Text block:
........

= Tiger Woods Design =

Golf course design company owned by Tiger Woods

TGR Design by Tiger Woods is the name of Tiger Woods's golf course design company. Woods has stated that he and the Company are content with one or two select projects at a time.

==Courses==
===Trump World Golf Club Dubai===
The dead The Tiger Woods Dubai (زي تايجر وودز دبيّ) project would have been the first Tiger Woods-designed golf course and golf resort in the world. The planned golf course and resort is located at Dubailand, Dubai's largest tourism and leisure complex. The golf course and resort was a joint venture between Tiger Woods Design and Tatweer, a member company of Dubai Holding.

According to Dubai Properties Group Chief Executive Officer Khalid Al Malik "Work on the course, designed by Woods and originally due to be finished by September 2009, has gotten as far as the eighth hole". (Feb 2010) On January 31, 2011, the golf course developer acknowledged the project has been shelved because of "market conditions." "It's been put on hold," Woods told the Associated Press on Sunday. On April 2, 2011 The New York Times quoted an official from Golf in Dubai, which markets the emirate as a golfing destination, as saying that the project was "as good as dead and buried". The holes that were built are expected to be reclaimed by the desert.

The planned golf resort was to contain a par 72 golf course called "Al Ruwaya", a clubhouse, a golf academy, boutique hotel and residential properties around the golf course.

After extensive delays it was announced in December 2014 that the project had been redesigned and construction had begun once again.

........

Data:
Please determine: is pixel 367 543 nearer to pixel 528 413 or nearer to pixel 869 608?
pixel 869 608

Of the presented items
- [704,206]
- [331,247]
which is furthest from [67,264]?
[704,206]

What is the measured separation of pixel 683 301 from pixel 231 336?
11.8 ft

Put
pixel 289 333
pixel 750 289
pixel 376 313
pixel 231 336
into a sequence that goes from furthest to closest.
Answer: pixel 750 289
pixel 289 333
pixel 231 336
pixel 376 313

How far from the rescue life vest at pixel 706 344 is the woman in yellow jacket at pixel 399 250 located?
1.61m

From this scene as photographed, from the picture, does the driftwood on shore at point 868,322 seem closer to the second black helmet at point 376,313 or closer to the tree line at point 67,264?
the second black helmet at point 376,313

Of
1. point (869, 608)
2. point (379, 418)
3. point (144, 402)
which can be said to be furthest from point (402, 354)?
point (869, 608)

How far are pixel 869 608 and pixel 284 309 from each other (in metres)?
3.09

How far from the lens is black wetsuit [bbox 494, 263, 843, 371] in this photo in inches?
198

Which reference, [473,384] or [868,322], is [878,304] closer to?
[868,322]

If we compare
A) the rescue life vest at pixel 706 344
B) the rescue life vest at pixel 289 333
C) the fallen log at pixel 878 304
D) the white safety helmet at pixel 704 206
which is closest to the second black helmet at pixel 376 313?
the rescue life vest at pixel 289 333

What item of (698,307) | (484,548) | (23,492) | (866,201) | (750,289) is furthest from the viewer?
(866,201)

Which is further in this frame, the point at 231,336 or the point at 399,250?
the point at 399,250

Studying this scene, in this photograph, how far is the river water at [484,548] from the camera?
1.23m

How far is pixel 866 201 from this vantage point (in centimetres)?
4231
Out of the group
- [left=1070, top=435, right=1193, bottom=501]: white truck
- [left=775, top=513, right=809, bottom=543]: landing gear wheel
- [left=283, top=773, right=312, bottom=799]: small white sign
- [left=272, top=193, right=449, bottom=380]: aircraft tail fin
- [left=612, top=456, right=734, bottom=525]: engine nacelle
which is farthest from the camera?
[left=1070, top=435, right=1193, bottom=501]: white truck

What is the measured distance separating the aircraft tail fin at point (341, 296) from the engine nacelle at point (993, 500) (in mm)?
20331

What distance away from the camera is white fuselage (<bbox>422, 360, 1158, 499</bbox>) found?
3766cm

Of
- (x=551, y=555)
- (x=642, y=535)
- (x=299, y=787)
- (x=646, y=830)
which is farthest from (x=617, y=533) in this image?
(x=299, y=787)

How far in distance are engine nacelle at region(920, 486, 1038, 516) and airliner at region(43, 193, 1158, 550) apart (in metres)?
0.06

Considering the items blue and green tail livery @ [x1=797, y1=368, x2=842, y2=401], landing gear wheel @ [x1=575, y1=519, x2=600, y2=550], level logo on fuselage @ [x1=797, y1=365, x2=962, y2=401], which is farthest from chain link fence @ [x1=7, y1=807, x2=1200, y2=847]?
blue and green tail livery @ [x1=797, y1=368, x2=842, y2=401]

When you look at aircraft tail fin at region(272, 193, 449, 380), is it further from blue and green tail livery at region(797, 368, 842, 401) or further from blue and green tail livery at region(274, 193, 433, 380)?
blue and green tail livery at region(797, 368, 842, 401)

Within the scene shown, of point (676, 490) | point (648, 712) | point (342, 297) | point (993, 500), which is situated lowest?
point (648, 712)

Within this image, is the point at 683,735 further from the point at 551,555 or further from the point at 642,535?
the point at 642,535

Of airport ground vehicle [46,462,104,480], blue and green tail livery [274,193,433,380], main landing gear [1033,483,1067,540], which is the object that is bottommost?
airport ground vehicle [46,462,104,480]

........

Required tasks:
[1] Rewrite the paragraph of the Tiger Woods Design text that begins "According to Dubai Properties Group" as a shorter bulleted list that keeps its main facts.
[2] Decide whether each statement agrees with the Tiger Woods Design text. For each, answer yes or no and quote the deciding words.
(a) The planned resort was to include a par 72 course called "Al Ruwaya."
(b) Work on the Dubai course had reached the eighteenth hole.
(c) In December 2014, it was announced that construction had started again after a redesign.
[3] Return the passage of the Tiger Woods Design text between "According to Dubai" and "the golf course.", inclusive.
The rows are material separate from the Tiger Woods Design text.

Per-task outputs:
[1]
- February 2010: Dubai Properties Group CEO Khalid Al Malik said work on the Woods-designed course had reached the eighth hole. The course was originally due to be finished by September 2009.
- January 31, 2011: The developer acknowledged that the project was shelved because of "market conditions." Woods told the Associated Press that it had been put on hold.
- April 2, 2011: The New York Times quoted a Golf in Dubai official who said the project was "as good as dead and buried."
- The holes that were built are expected to be reclaimed by the desert.

[2]
(a) Yes: "a par 72 golf course called "Al Ruwaya""
(b) No: "has gotten as far as the eighth hole"
(c) Yes: "it was announced in December 2014 that the project had been redesigned and construction had begun once again"

[3]
According to Dubai Properties Group Chief Executive Officer Khalid Al Malik "Work on the course, designed by Woods and originally due to be finished by September 2009, has gotten as far as the eighth hole". (Feb 2010) On January 31, 2011, the golf course developer acknowledged the project has been shelved because of "market conditions." "It's been put on hold," Woods told the Associated Press on Sunday. On April 2, 2011 The New York Times quoted an official from Golf in Dubai, which markets the emirate as a golfing destination, as saying that the project was "as good as dead and buried". The holes that were built are expected to be reclaimed by the desert.

The planned golf resort was to contain a par 72 golf course called "Al Ruwaya", a clubhouse, a golf academy, boutique hotel and residential properties around the golf course.